• _Working data_:
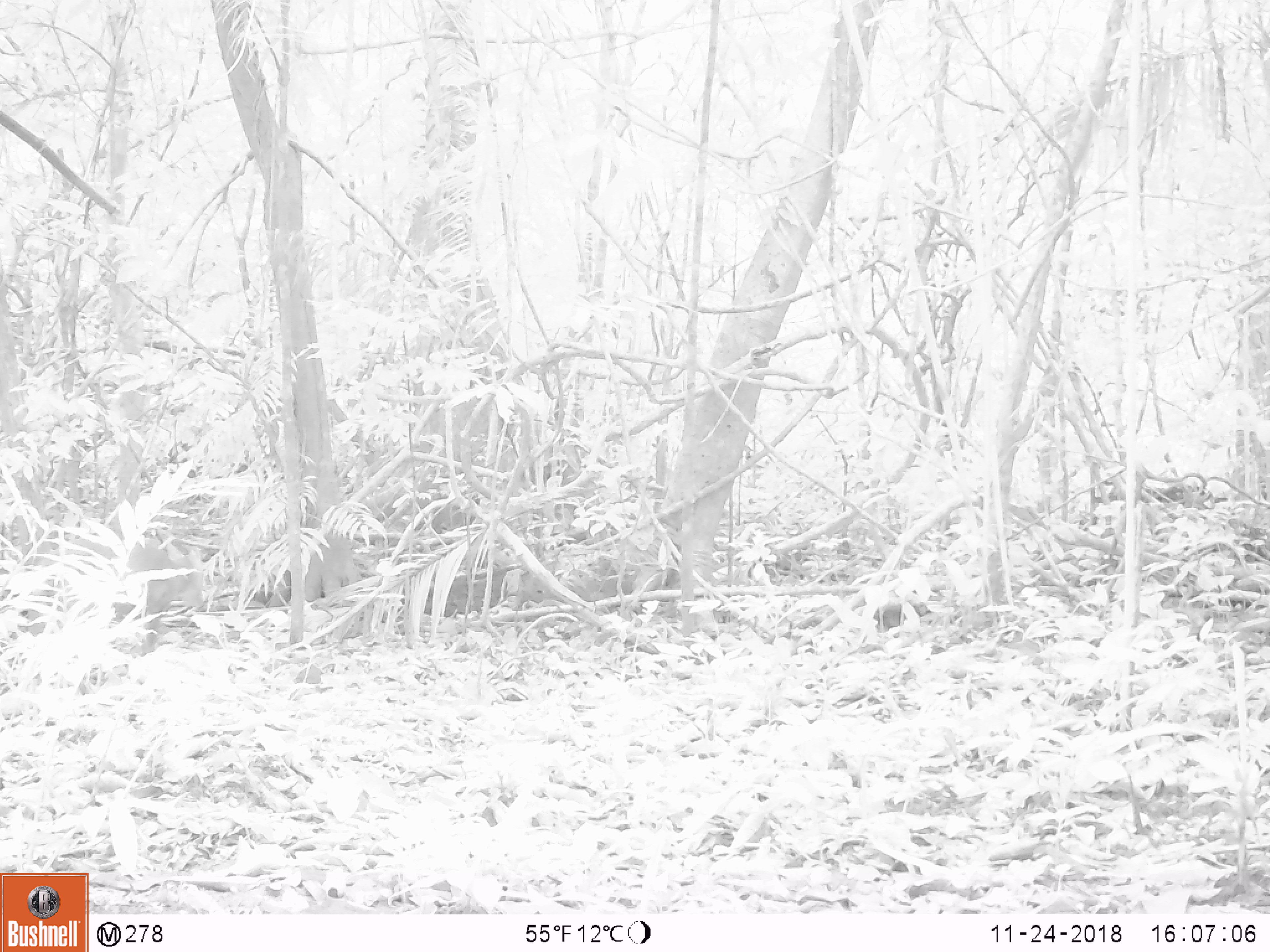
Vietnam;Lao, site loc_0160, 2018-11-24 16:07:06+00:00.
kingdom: Animalia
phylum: Chordata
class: Mammalia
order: Artiodactyla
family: Cervidae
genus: Muntiacus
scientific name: Muntiacus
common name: muntjacs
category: unidentified muntjac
Unidentified muntjac (muntjacs) (Muntiacus). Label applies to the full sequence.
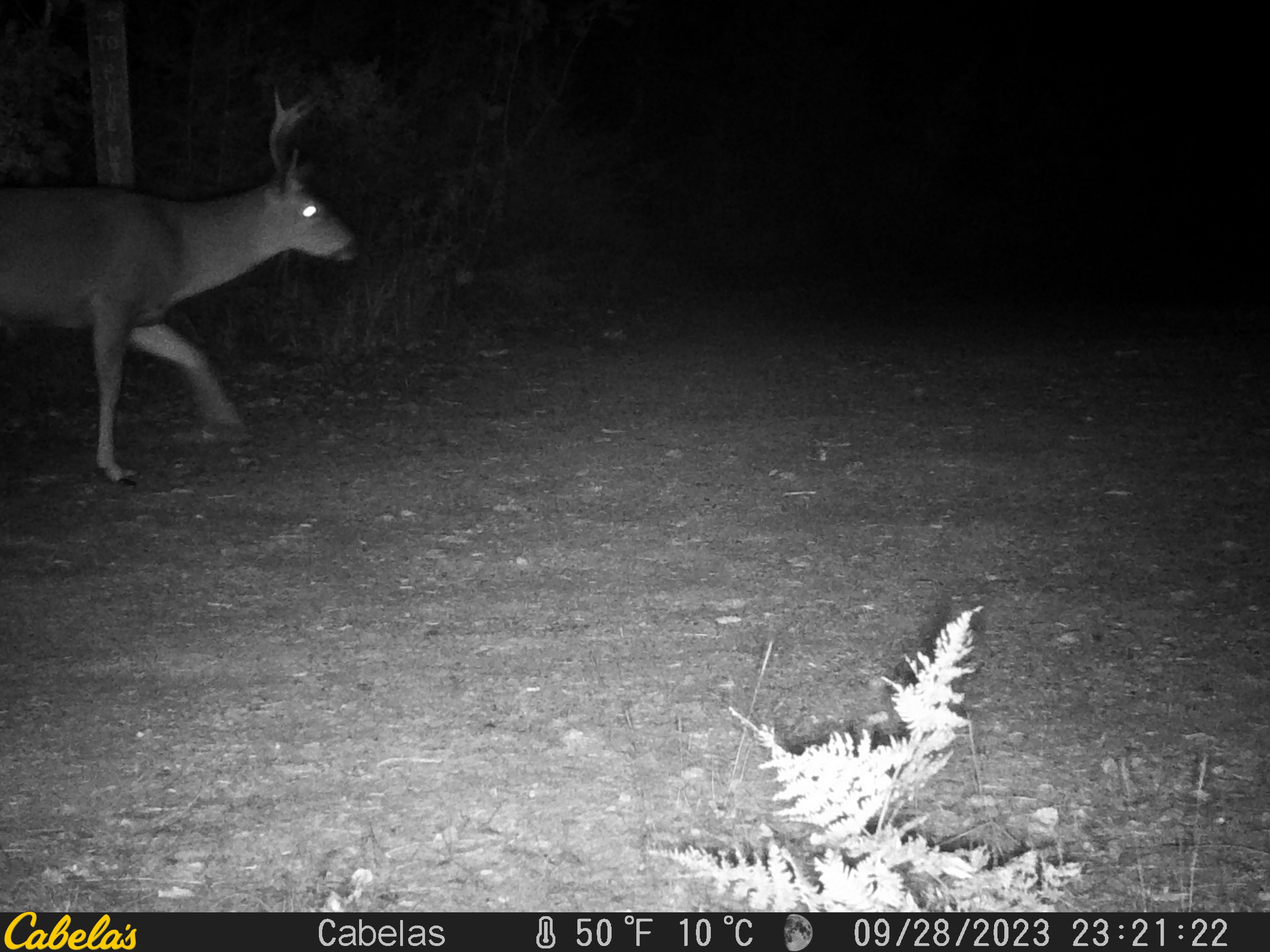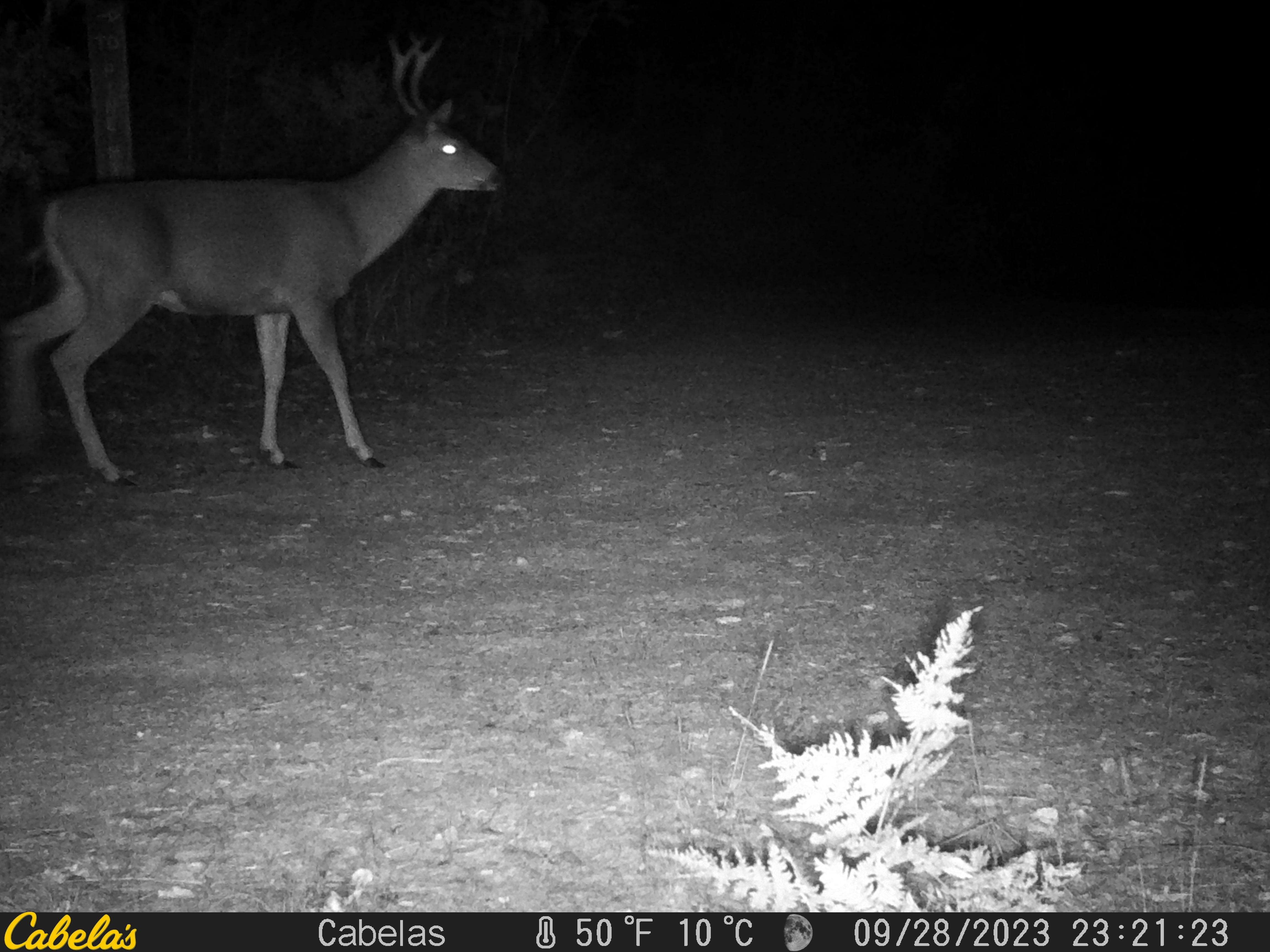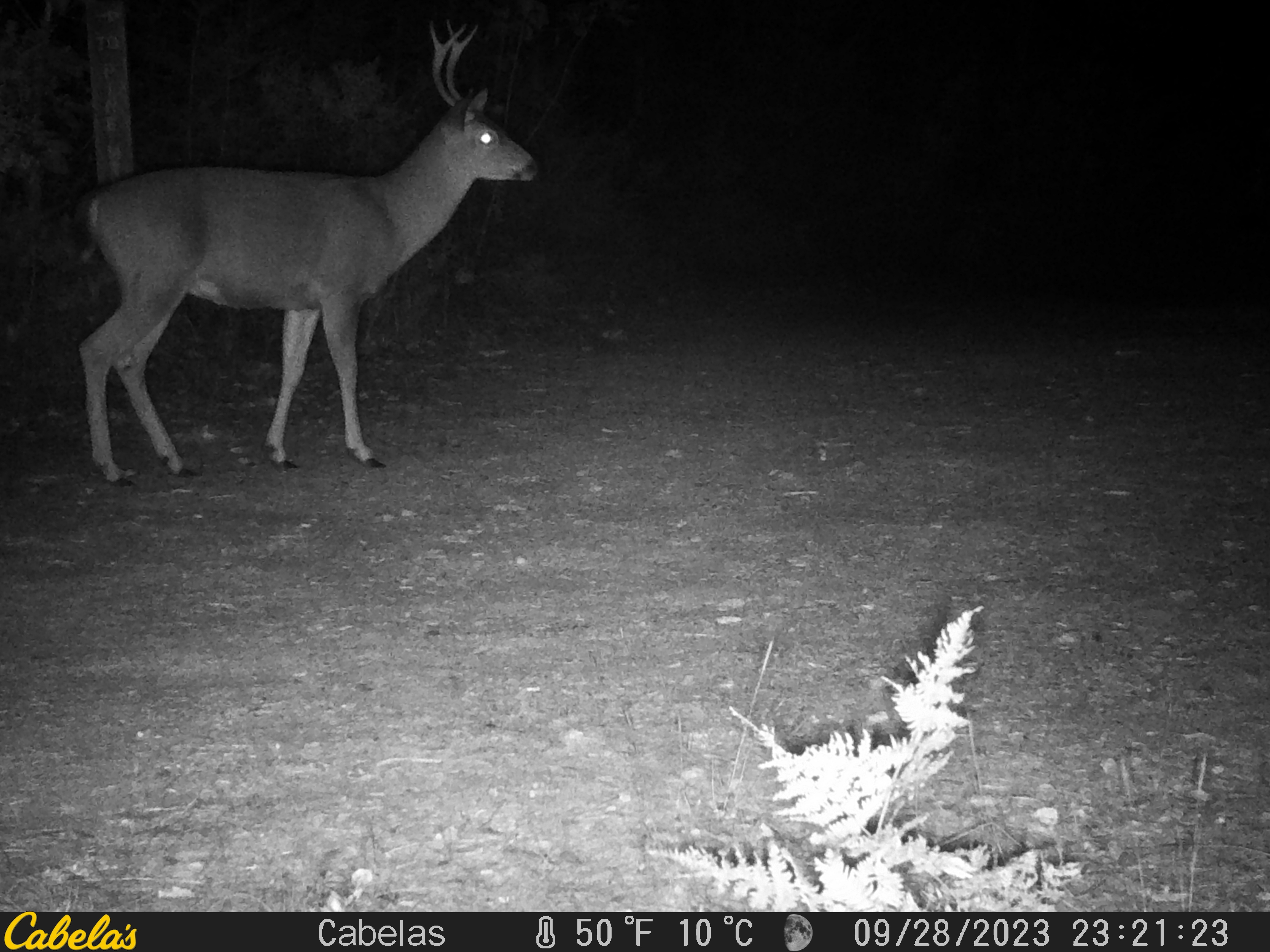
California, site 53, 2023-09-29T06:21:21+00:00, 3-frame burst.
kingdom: Animalia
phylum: Chordata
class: Mammalia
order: Artiodactyla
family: Cervidae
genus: Odocoileus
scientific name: Odocoileus hemionus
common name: mule deer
Mule deer (Odocoileus hemionus).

• _Your assignment_:
Write out the records above exactly as they appear, leaving out any pictures.

• _Reply_:
Vietnam;Lao, site loc_0160, 2018-11-24 16:07:06+00:00.
kingdom: Animalia
phylum: Chordata
class: Mammalia
order: Artiodactyla
family: Cervidae
genus: Muntiacus
scientific name: Muntiacus
common name: muntjacs
category: unidentified muntjac
Unidentified muntjac (muntjacs) (Muntiacus). Label applies to the full sequence.
California, site 53, 2023-09-29T06:21:21+00:00, 3-frame burst.
kingdom: Animalia
phylum: Chordata
class: Mammalia
order: Artiodactyla
family: Cervidae
genus: Odocoileus
scientific name: Odocoileus hemionus
common name: mule deer
Mule deer (Odocoileus hemionus).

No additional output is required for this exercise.